On Wednesday, June 19, 2013 09:55:26 PM Dahua wrote:
> I rewrote the computation part from MLBase, and create a new package
> NumericFunctors.jl <https://github.com/lindahua/NumericFunctors.jl>.
>
> This package provides carefully optimized functions for vectorized map,
> reduction, and map-reduce computation. This is a substantial rewrite. The
> package has following features:
>
> - provide a large set of pre-defined functors that cover most typical
> mathematical computation, and allow user to define customized functors.

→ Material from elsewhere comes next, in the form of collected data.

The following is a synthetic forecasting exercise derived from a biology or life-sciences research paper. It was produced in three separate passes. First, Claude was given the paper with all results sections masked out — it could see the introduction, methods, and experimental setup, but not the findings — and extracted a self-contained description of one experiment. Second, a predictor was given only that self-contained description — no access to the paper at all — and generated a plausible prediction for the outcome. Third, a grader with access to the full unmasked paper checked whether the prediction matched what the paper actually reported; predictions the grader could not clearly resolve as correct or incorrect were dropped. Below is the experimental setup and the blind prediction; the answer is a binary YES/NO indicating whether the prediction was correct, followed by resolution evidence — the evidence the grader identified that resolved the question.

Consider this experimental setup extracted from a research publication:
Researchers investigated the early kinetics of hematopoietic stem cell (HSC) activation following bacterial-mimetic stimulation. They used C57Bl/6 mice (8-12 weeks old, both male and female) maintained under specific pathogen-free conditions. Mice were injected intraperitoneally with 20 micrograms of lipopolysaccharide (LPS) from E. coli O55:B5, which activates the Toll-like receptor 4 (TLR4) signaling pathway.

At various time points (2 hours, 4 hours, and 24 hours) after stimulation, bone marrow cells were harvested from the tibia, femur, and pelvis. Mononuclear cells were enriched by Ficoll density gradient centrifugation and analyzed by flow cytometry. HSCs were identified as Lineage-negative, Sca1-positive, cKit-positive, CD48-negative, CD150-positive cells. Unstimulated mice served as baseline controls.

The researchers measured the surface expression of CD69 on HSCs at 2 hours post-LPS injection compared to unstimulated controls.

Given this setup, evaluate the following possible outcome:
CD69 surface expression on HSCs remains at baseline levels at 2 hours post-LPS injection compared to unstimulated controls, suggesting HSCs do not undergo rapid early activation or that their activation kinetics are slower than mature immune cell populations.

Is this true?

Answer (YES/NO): NO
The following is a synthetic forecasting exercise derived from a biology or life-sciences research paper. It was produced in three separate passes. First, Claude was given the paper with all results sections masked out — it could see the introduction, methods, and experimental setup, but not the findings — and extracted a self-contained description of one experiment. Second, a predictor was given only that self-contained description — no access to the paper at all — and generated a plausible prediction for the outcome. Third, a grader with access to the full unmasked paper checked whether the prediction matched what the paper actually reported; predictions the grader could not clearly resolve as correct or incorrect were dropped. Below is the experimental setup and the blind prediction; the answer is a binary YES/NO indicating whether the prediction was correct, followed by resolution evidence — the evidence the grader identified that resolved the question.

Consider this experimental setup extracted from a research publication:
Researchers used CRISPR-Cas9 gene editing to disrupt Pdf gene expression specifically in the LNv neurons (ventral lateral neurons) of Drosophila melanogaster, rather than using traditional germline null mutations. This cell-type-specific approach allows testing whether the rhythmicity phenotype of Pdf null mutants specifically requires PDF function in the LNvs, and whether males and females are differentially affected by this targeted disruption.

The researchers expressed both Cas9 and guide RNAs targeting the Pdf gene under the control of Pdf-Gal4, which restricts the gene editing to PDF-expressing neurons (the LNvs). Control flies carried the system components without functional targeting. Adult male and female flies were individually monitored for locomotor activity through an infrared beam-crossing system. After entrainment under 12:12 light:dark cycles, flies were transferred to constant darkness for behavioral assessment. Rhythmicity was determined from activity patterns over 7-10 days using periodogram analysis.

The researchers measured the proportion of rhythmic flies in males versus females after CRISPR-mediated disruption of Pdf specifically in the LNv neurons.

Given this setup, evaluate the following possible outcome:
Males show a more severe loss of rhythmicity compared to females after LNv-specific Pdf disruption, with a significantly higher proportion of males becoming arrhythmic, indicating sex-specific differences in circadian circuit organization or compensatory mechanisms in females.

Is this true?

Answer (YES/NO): YES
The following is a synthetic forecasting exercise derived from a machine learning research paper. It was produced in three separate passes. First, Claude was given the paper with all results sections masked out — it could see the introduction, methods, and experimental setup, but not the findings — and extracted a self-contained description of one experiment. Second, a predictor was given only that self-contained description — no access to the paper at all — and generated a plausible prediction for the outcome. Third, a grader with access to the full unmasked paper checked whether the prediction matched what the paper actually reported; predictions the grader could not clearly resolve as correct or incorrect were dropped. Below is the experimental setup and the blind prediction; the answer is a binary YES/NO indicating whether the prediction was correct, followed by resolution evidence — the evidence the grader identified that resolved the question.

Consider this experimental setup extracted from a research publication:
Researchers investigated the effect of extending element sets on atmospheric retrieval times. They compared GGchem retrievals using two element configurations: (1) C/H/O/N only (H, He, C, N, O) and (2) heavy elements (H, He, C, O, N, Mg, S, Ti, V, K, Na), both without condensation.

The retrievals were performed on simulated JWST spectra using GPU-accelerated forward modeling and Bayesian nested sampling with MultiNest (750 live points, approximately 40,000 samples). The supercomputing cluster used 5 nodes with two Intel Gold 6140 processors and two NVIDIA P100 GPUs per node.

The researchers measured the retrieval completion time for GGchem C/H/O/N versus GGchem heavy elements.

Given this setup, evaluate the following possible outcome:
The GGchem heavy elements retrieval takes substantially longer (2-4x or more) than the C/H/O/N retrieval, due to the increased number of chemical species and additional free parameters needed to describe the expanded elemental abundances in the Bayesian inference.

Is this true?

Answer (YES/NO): YES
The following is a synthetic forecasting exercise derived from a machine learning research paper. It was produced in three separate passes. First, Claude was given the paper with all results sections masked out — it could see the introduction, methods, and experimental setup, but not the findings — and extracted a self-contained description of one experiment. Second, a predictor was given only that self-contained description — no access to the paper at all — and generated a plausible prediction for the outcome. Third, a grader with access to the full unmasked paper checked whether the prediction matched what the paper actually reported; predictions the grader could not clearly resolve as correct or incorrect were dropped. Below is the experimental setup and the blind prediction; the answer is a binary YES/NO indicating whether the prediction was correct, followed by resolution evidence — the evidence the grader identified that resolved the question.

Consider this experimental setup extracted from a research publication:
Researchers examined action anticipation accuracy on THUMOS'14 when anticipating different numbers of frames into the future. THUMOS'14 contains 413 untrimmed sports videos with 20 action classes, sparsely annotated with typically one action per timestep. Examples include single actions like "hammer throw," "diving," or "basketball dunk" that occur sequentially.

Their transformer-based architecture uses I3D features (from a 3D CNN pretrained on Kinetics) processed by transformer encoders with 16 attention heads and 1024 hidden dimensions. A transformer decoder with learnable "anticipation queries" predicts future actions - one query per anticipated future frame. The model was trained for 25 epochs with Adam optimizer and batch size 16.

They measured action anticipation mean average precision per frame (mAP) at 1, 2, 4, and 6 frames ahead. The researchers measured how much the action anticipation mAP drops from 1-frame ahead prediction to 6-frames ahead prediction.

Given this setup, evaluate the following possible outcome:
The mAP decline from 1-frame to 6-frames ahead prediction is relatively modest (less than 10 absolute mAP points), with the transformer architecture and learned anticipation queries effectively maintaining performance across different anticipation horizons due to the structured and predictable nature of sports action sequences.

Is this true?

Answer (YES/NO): YES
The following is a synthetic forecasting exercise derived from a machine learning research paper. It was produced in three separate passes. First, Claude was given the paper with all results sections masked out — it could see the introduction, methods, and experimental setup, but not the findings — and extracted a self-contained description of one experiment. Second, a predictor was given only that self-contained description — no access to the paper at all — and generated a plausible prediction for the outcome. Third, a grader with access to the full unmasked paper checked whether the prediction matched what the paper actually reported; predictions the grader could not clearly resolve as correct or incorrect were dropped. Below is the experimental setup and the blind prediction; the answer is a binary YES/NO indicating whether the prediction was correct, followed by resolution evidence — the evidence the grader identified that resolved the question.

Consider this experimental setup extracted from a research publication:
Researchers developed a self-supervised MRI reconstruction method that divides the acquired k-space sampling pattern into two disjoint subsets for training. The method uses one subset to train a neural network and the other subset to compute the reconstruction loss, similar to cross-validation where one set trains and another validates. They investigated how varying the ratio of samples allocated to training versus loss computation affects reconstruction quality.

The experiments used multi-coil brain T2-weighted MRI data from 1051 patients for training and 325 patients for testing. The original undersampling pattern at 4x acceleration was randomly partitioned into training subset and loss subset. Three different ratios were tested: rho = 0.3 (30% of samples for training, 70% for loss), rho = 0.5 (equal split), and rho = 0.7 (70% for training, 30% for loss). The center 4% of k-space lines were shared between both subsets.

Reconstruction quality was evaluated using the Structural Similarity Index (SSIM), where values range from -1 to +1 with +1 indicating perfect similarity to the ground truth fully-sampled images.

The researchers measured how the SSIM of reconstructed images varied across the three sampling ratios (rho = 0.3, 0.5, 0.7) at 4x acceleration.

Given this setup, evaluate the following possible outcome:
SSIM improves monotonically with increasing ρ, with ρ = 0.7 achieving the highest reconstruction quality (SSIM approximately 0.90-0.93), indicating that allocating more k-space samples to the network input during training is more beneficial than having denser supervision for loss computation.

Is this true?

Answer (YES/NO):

> - Functions for element-wise mapping, with different syntax to support
> different behavior: creating result array, writing to preallocated array,
> updating an argument array
> - Functions for reduction, map-reduction, reduction/map-reduction along
> specific dimension(s)
> - Both map, reduction, and map-reduction supports arrays with arbitrary
> number of dimensions (vector, matrix, cube, ...)
> - Efficient inplace broadcasting computation
>
> Julia already provide many of such functionalities, but it has not been
> optimized for performance yet. At this moment, the functions provided in
> this package often yield 2x - 30x speed-up as compared to Julia counter
> parts (Readme file provides detailed benchmarks).
>
> Such improvement is due to extensive use of performance optimization
> techniques, such as
>
> - perform computation in cache-friendly order
> - complete computation in a single-pass with tight loops, without
> creating temporary arrays
> - inline computational kernels through typed functors (use of typed
> functors instead of functions will triggered specialized compilation of
> methods that would inline the functor evaluation)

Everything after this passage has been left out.